Activity » A word-for-word transcription of every record is needed.

Given information »
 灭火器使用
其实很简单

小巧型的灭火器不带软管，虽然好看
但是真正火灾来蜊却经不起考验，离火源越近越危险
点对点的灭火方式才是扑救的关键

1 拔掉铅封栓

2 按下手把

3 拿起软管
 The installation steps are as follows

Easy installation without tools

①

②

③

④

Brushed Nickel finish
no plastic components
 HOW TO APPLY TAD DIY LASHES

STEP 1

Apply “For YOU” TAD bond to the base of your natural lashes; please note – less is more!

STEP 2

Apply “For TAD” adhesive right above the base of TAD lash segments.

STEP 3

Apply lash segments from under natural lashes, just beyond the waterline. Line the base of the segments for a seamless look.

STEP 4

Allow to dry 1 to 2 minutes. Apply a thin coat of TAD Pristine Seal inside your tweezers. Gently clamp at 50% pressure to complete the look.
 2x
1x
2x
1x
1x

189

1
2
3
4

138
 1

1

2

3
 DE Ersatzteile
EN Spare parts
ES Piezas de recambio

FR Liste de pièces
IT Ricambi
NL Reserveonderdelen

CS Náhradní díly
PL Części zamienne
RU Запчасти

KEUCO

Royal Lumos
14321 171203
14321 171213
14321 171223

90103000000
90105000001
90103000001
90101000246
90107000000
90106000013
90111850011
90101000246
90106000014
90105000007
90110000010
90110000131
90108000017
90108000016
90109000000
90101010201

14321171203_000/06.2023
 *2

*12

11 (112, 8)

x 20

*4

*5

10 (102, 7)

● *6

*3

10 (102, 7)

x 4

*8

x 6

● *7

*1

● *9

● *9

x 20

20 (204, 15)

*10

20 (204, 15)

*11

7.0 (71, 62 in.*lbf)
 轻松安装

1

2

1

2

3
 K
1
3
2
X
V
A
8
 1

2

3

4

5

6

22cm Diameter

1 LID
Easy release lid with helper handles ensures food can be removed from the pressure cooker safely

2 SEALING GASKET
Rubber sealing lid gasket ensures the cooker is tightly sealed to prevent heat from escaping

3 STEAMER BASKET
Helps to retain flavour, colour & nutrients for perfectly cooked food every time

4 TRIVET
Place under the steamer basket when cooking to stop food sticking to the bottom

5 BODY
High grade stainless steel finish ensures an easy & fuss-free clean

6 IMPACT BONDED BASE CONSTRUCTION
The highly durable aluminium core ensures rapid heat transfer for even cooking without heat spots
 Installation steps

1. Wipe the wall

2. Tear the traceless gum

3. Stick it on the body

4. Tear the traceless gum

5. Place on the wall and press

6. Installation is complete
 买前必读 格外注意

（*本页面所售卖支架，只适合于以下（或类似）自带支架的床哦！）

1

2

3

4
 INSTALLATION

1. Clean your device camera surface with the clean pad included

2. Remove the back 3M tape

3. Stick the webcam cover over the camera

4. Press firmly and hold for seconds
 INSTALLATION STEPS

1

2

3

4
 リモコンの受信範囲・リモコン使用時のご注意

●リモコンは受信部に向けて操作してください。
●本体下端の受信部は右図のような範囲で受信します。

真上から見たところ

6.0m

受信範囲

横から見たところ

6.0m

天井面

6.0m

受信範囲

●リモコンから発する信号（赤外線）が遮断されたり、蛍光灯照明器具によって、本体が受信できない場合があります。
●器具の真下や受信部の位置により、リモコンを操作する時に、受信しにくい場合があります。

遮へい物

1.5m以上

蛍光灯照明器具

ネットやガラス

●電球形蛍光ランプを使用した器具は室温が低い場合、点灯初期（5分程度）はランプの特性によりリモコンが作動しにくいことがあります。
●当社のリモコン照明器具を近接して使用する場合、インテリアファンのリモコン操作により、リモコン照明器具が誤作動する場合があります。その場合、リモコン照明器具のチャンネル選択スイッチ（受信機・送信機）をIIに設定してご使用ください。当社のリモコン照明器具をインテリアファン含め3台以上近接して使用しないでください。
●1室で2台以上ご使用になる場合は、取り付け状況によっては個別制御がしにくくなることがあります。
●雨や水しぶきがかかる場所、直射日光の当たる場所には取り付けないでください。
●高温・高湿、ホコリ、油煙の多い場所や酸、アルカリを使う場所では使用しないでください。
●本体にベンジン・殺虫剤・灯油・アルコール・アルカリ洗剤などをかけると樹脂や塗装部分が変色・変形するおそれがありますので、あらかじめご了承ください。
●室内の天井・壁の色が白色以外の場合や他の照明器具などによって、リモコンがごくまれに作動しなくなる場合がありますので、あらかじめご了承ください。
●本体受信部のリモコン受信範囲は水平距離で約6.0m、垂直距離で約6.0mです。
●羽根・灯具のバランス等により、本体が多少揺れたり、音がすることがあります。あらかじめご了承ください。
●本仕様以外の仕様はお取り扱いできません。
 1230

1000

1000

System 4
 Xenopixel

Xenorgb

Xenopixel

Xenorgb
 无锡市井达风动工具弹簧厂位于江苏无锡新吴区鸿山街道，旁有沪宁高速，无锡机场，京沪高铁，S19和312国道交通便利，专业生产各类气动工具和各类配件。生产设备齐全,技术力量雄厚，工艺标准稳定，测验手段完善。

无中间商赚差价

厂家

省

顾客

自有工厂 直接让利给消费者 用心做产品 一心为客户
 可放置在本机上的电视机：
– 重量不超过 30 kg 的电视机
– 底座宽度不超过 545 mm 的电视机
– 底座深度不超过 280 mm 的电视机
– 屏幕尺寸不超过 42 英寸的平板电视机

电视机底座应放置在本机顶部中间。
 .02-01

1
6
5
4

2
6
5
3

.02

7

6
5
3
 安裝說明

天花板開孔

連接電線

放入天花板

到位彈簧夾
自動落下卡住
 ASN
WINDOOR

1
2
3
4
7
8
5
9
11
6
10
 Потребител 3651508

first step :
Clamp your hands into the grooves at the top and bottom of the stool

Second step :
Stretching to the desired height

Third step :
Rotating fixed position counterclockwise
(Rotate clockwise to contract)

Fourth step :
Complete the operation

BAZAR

Exercise output »
 灭火器使用
其实很简单

小巧型的灭火器不带软管，虽然好看
但是真正火灾来蜊却经不起考验，离火源越近越危险
点对点的灭火方式才是扑救的关键

1 拔掉铅封栓

2 按下手把

3 拿起软管
 The installation steps are as follows

Easy installation without tools

①

②

③

④

Brushed Nickel finish
no plastic components
 HOW TO APPLY TAD DIY LASHES

STEP 1

Apply “For YOU” TAD bond to the base of your natural lashes; please note – less is more!

STEP 2

Apply “For TAD” adhesive right above the base of TAD lash segments.

STEP 3

Apply lash segments from under natural lashes, just beyond the waterline. Line the base of the segments for a seamless look.

STEP 4

Allow to dry 1 to 2 minutes. Apply a thin coat of TAD Pristine Seal inside your tweezers. Gently clamp at 50% pressure to complete the look.
 2x
1x
2x
1x
1x

189

1
2
3
4

138
 1

1

2

3
 DE Ersatzteile
EN Spare parts
ES Piezas de recambio

FR Liste de pièces
IT Ricambi
NL Reserveonderdelen

CS Náhradní díly
PL Części zamienne
RU Запчасти

KEUCO

Royal Lumos
14321 171203
14321 171213
14321 171223

90103000000
90105000001
90103000001
90101000246
90107000000
90106000013
90111850011
90101000246
90106000014
90105000007
90110000010
90110000131
90108000017
90108000016
90109000000
90101010201

14321171203_000/06.2023
 *2

*12

11 (112, 8)

x 20

*4

*5

10 (102, 7)

● *6

*3

10 (102, 7)

x 4

*8

x 6

● *7

*1

● *9

● *9

x 20

20 (204, 15)

*10

20 (204, 15)

*11

7.0 (71, 62 in.*lbf)
 轻松安装

1

2

1

2

3
 K
1
3
2
X
V
A
8
 1

2

3

4

5

6

22cm Diameter

1 LID
Easy release lid with helper handles ensures food can be removed from the pressure cooker safely

2 SEALING GASKET
Rubber sealing lid gasket ensures the cooker is tightly sealed to prevent heat from escaping

3 STEAMER BASKET
Helps to retain flavour, colour & nutrients for perfectly cooked food every time

4 TRIVET
Place under the steamer basket when cooking to stop food sticking to the bottom

5 BODY
High grade stainless steel finish ensures an easy & fuss-free clean

6 IMPACT BONDED BASE CONSTRUCTION
The highly durable aluminium core ensures rapid heat transfer for even cooking without heat spots
 Installation steps

1. Wipe the wall

2. Tear the traceless gum

3. Stick it on the body

4. Tear the traceless gum

5. Place on the wall and press

6. Installation is complete
 买前必读 格外注意

（*本页面所售卖支架，只适合于以下（或类似）自带支架的床哦！）

1

2

3

4
 INSTALLATION

1. Clean your device camera surface with the clean pad included

2. Remove the back 3M tape

3. Stick the webcam cover over the camera

4. Press firmly and hold for seconds
 INSTALLATION STEPS

1

2

3

4
 リモコンの受信範囲・リモコン使用時のご注意

●リモコンは受信部に向けて操作してください。
●本体下端の受信部は右図のような範囲で受信します。

真上から見たところ

6.0m

受信範囲

横から見たところ

6.0m

天井面

6.0m

受信範囲

●リモコンから発する信号（赤外線）が遮断されたり、蛍光灯照明器具によって、本体が受信できない場合があります。
●器具の真下や受信部の位置により、リモコンを操作する時に、受信しにくい場合があります。

遮へい物

1.5m以上

蛍光灯照明器具

ネットやガラス

●電球形蛍光ランプを使用した器具は室温が低い場合、点灯初期（5分程度）はランプの特性によりリモコンが作動しにくいことがあります。
●当社のリモコン照明器具を近接して使用する場合、インテリアファンのリモコン操作により、リモコン照明器具が誤作動する場合があります。その場合、リモコン照明器具のチャンネル選択スイッチ（受信機・送信機）をIIに設定してご使用ください。当社のリモコン照明器具をインテリアファン含め3台以上近接して使用しないでください。
●1室で2台以上ご使用になる場合は、取り付け状況によっては個別制御がしにくくなることがあります。
●雨や水しぶきがかかる場所、直射日光の当たる場所には取り付けないでください。
●高温・高湿、ホコリ、油煙の多い場所や酸、アルカリを使う場所では使用しないでください。
●本体にベンジン・殺虫剤・灯油・アルコール・アルカリ洗剤などをかけると樹脂や塗装部分が変色・変形するおそれがありますので、あらかじめご了承ください。
●室内の天井・壁の色が白色以外の場合や他の照明器具などによって、リモコンがごくまれに作動しなくなる場合がありますので、あらかじめご了承ください。
●本体受信部のリモコン受信範囲は水平距離で約6.0m、垂直距離で約6.0mです。
●羽根・灯具のバランス等により、本体が多少揺れたり、音がすることがあります。あらかじめご了承ください。
●本仕様以外の仕様はお取り扱いできません。
 1230

1000

1000

System 4
 Xenopixel

Xenorgb

Xenopixel

Xenorgb
 无锡市井达风动工具弹簧厂位于江苏无锡新吴区鸿山街道，旁有沪宁高速，无锡机场，京沪高铁，S19和312国道交通便利，专业生产各类气动工具和各类配件。生产设备齐全,技术力量雄厚，工艺标准稳定，测验手段完善。

无中间商赚差价

厂家

省

顾客

自有工厂 直接让利给消费者 用心做产品 一心为客户
 可放置在本机上的电视机：
– 重量不超过 30 kg 的电视机
– 底座宽度不超过 545 mm 的电视机
– 底座深度不超过 280 mm 的电视机
– 屏幕尺寸不超过 42 英寸的平板电视机

电视机底座应放置在本机顶部中间。
 .02-01

1
6
5
4

2
6
5
3

.02

7

6
5
3
 安裝說明

天花板開孔

連接電線

放入天花板

到位彈簧夾
自動落下卡住
 ASN
WINDOOR

1
2
3
4
7
8
5
9
11
6
10
 Потребител 3651508

first step :
Clamp your hands into the grooves at the top and bottom of the stool

Second step :
Stretching to the desired height

Third step :
Rotating fixed position counterclockwise
(Rotate clockwise to contract)

Fourth step :
Complete the operation

BAZAR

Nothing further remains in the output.